Other projects addressing biased, noisy, or shifting data include crop yield prediction [13], anomaly detection in weather sensors [25], and methods for domain generalization with applications including conservation, agriculture, and health [26,27,28].

Incorporating AI into Decision Making

An exciting direction in computational sustainability research is incorporating AI into the decision making process. Decision tasks can take a variety of forms, including allocating limited resources or making decisions based on multiple conflicting objectives. Many traditional approaches to decision making are not scalable, make strong assumptions, or struggle to handle incomplete or uncertain data.

While there is great potential to combine AI and decision making, there are also significant challenges. A common challenge in combining AI methods like deep learning into decision making problems is implementing hard, discrete constraints.

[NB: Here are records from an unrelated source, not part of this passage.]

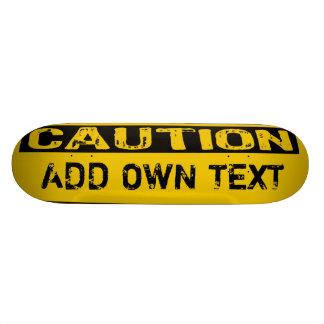 Caution Add Own Text Custom Skateboard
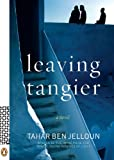 Leaving Tangier by Tahar Ben Jelloun (31-Mar-2009) Paperback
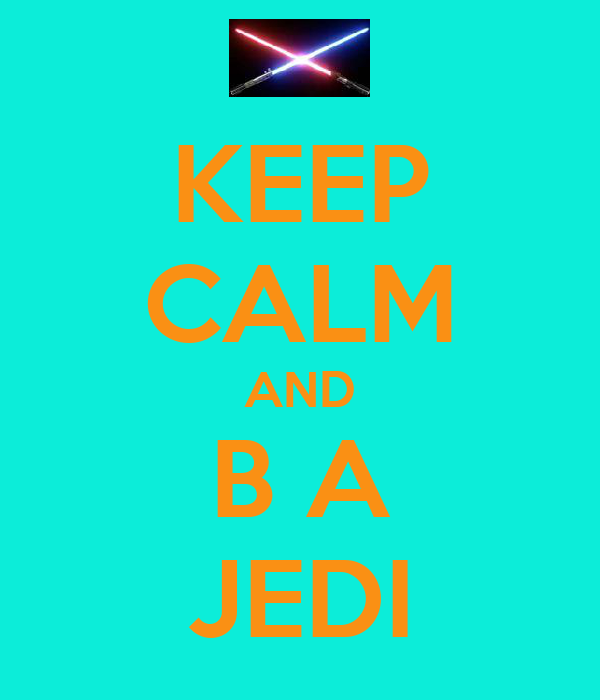 KEEP CALM AND B A JEDI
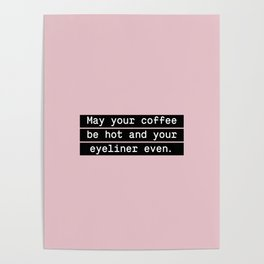 May your coffee be hot and your eyeliner even Poster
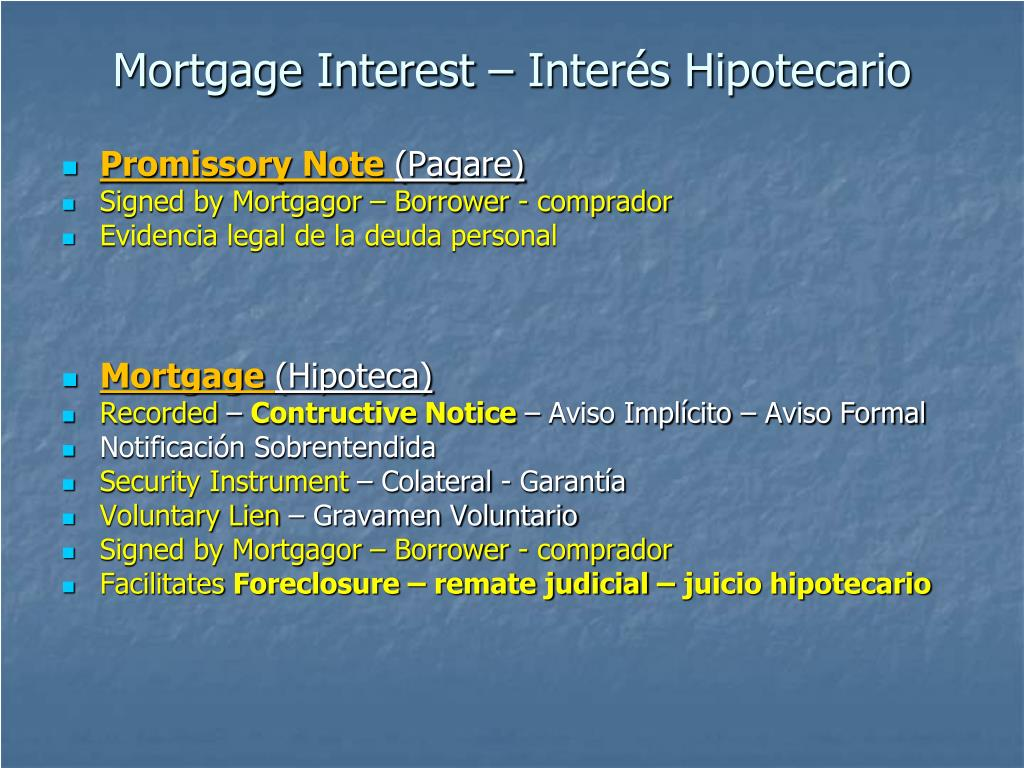 Mortgage Interest – Interés Hipotecario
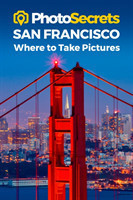 Photosecrets San Francisco Where to Take Pictures: A Photographer's Guide to the Best Photo Spots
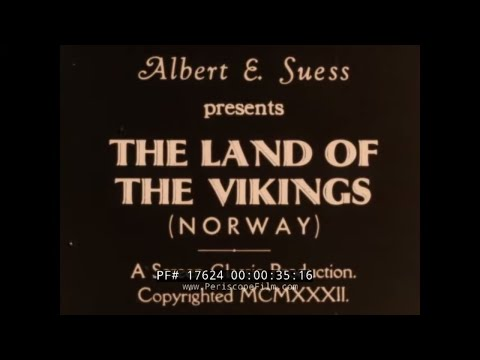 """""""THE LAND OF THE VIKINGS"""" 1932 NORWAY TRAVELOGUE  VOYAGE UP THE SOGNEFORJORD (SILENT)  17624"""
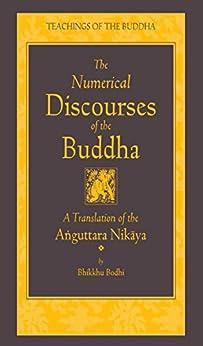 The Numerical Discourses of the Buddha: A Complete Translation of the Anguttara Nikaya (The Teachings of the Buddha) by [Bodhi, bhikkhu]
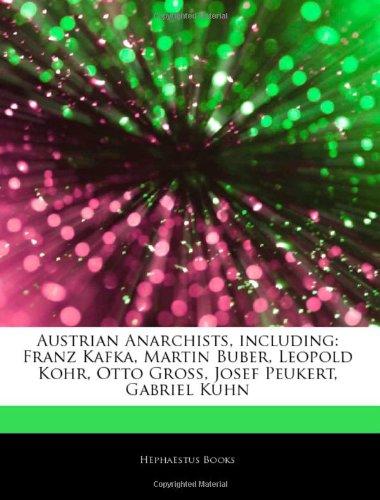 9781244104075: Articles On Austrian Anarchists, including: Franz Kafka, Martin Buber, Leopold Kohr, Otto Gross, Josef Peukert, Gabriel Kuhn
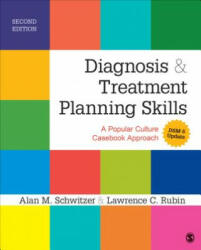 Diagnosis and Treatment Planning Skills - A Popular Culture Casebook Approach (ISBN: 9781483349763)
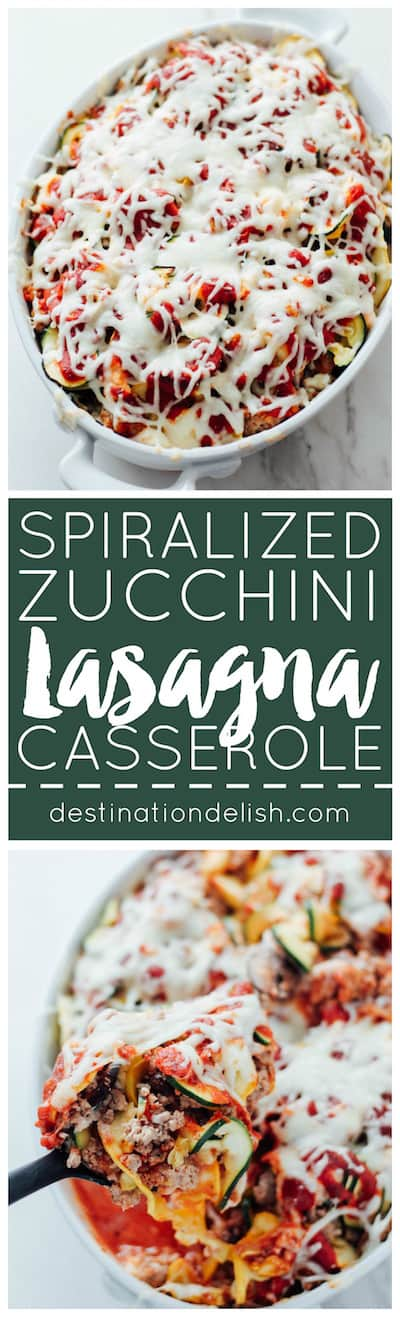 Spiralized Zucchini Lasagna Casserole | Destination Delish - Layers of zucchini noodles, ground turkey, marinara sauce and cheese. Healthy comfort food perfect for an easy weeknight dinner!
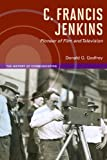 C. Francis Jenkins, Pioneer of Film and Television, Godfrey, Donald G., 0252038282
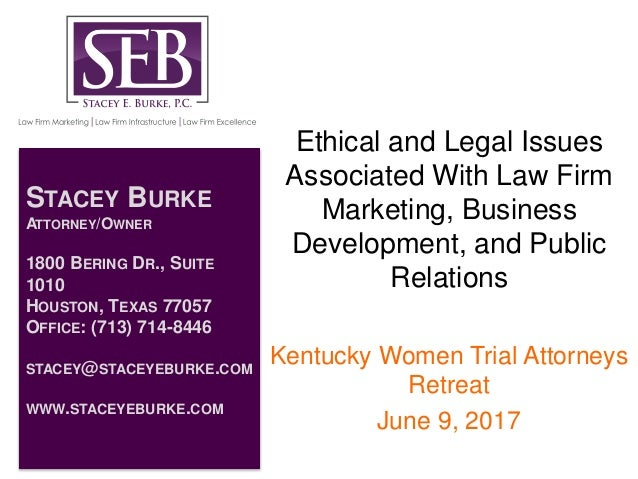 Ethical and Legal Issues Associated With Law Firm Marketing, Business Development, and Public Relations Kentucky Women Tri...
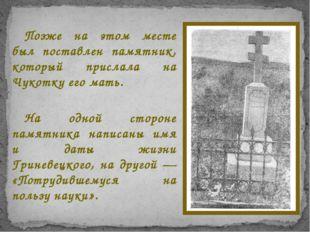 Позже на этом месте был поставлен памятник, который прислала на Чукотку его м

While there are methods that can handle discrete or hard constraints, they often face challenges in scalability or require specific problem structures. A second common challenge is integrating modelling and decision making. Parameters for the optimization component of a decision problem are often predicted using models. However, many optimization methods do not take into account uncertainty in the parameters due to imperfect prediction models.

Predict then Optimize to Improve Maternal Health Outcomes

Initiatives often have limited resources and want to design programs to maximize impact. For example, the non-profit ARMMAN operates maternal health programs in India that provide expecting and new mothers with health information through automated calls [29]. While some mothers drop out of the program, some will reengage with the program if visited by a health worker. However, as the program serves over 2 million participants, ARMMAN only has the resources to visit a fraction of the mothers in the program.

Figure 3: ARMMAN is a non-profit that runs a program that provides calls with health information to over 2 million new and expecting mothers in India. Researchers at Harvard and Google worked with ARMMAN to develop and test a method to maximize the impact of health worker visits on reducing program dropout. Image source: Google AI

Biwas et al. [29] designed a model to prioritize mothers to visit, modelling the problem as a restless multi-arm bandit problem. The authors found that previous work required an uncertainty model to be known a priori. However, these values would be difficult to approximate from existing data and were not expected to follow a particular distribution. Instead of estimating the parameters before the optimization or introducing strong assumptions, the authors developed a version of the prior Q-learning algorithm that simultaneously learned the values for the uncertainty model and the best strategy for contacting mothers. The authors proved the model converges to the optimal solution and demonstrated that it outperforms existing methods on several datasets. Further, the authors worked with ARMMAN to test the method in practice, finding the method was over 30% more effective in preventing drop out than baseline methods [30].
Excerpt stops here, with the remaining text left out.